Em maio, o abril das nossas vidas

A insatisfação dos cidadãos europeus, no entanto, não se limita aos constrangimentos económicos, à falta de qualidade de vida e de igualdade de oportunidades.

Escrevo este meu texto “à beira-mágoa”, em vésperas do 49.º aniversário da revolução dos cravos, que nos resgatou, enquanto coletivo, de uma ditadura. Portugal, em 1974, era um país desigual, onde os mais pobres, as mulheres e as minorias étnicas eram tratados como cidadãos de segunda. Não tínhamos Serviço Nacional de Saúde nem um sistema de proteção social e a escola pública, para os mais pobres, terminava aos dez anos, com a quarta classe, sendo que muitos nem aí chegavam. O poder local democrático não existia e as eleições livres eram uma utopia. Entre vizinhos era preciso ter “tento na língua” não fosse alguém “bufar-nos” junto da PIDE (Polícia Internacional de Defesa do Estado).

Hoje temos um Serviço Nacional de Saúde, com fragilidades; a luta pela igualdade continua a ser necessária; a escola pública (agora para todos) está depauperada dos seus mais importantes recursos (proletarizados); o sistema de proteção social tem vindo a encolher, para alguns. Contudo, o que nós andámos para aqui chegar…

Importa lembrar que a viragem à matriz social-democrata vivida em Portugal emergiu em contraciclo, num período marcado por sucessivas crises do petróleo (a primeira em outubro de 1973) e consequentes crises económicas que, globalmente, têm contribuído para a reconfiguração do papel dos Estados. Paulatinamente, à boleia de teorias económicas como a do monetarismo e a do consumo, sustentadas pelo primado da liberdade individual, têm aumentado as desigualdades, que não pararam de crescer.

Hoje, o Estado-providência – que tirou a Europa da crise do pós-guerra – encolheu e anda à mercê dos mercados. O monetarismo conduziu-nos à crise financeira do subprime, em 2007. Os Estados foram interpelados a acudir a uma crise sistémica de consequências incalculáveis. Portugal endividou-se e a Europa insiste na política de estabilidade monetária que retira ao Estado a capacidade de melhorar a qualidade de vida dos cidadãos. Acresce a este constrangimento o facto de Portugal ter desmantelado a sua frota pesqueira, ter sucumbido à deslocalização da indústria para o leste da Europa, como esta última o fez para a China, e de se sujeitar à negociação da Política Agrícola Comum. Neste ciclo vicioso, não produzimos riqueza e não temos riqueza para redistribuir.

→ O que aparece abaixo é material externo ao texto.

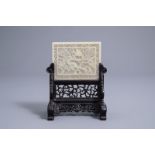 A Chinese reticulated celadon jade plaque on wooden stand, 19th C.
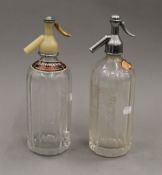 Two vintage soda syphons. The largest 30 cm high.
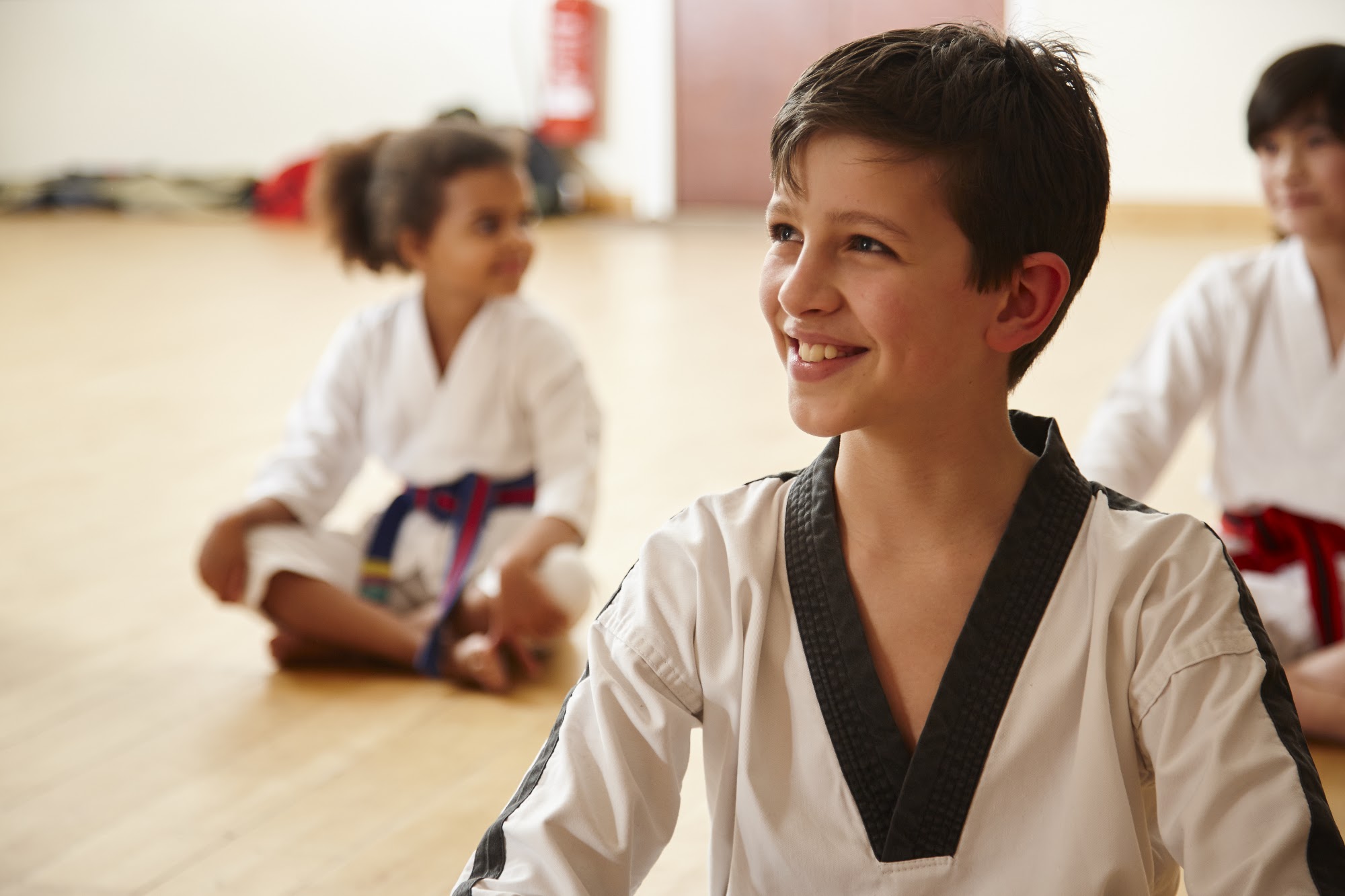 A student smiling in class at Rode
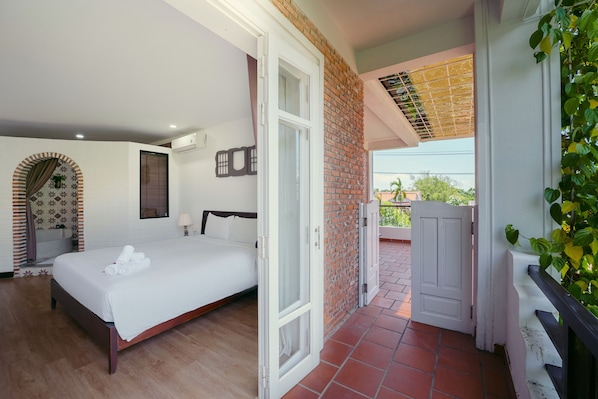 A hotel room with a bed, a door leading to a balcony, and a view of the outside.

A insatisfação dos cidadãos europeus, no entanto, não se limita aos constrangimentos económicos, à falta de qualidade de vida e de igualdade de oportunidades. Entre a indiferença, gerada num contexto de normalização das desigualdades, e a crise de representação, que foi crescendo num clima de individualismo capitalista, os demagogos e os populistas foram fazendo o seu caminho com um discurso que acentua clivagens entre “nós”, os bons, e “os outros”, as ameaças. E enquanto as manifestações polifónicas enchem as ruas, o fosso entre representados e representantes aumenta, conduzindo-nos para um perigoso destino, que espreita a leste.

Em Portugal, a crise de representação não se circunscreve só aos políticos. Esta crise é também fruto de uma democracia ainda jovem. 50 anos de democracia é um tempo curto. Para cumprirmos abril e sabermos representar os coletivos temos de aprender a fazê-lo nas escolas (alunos, pais, professores e pessoal de apoio educativo), nos bairros, no poder local democrático, nas regiões (para quando um regionalismo a sério?), no país. Se soubermos que não nos representamos a nós próprios, auscultando os que nos representam e prestando contas do que fazemos, talvez aprendamos a contribuir para a formação de uma renovada geração de políticos, que não nasce das árvores. Talvez façamos em maio o abril das nossas vidas. “É a hora!”, como escreveu Fernando Pessoa a encerrar a Mensagem. E o copo está ainda meio cheio, porque resistimos e o fascismo não passará!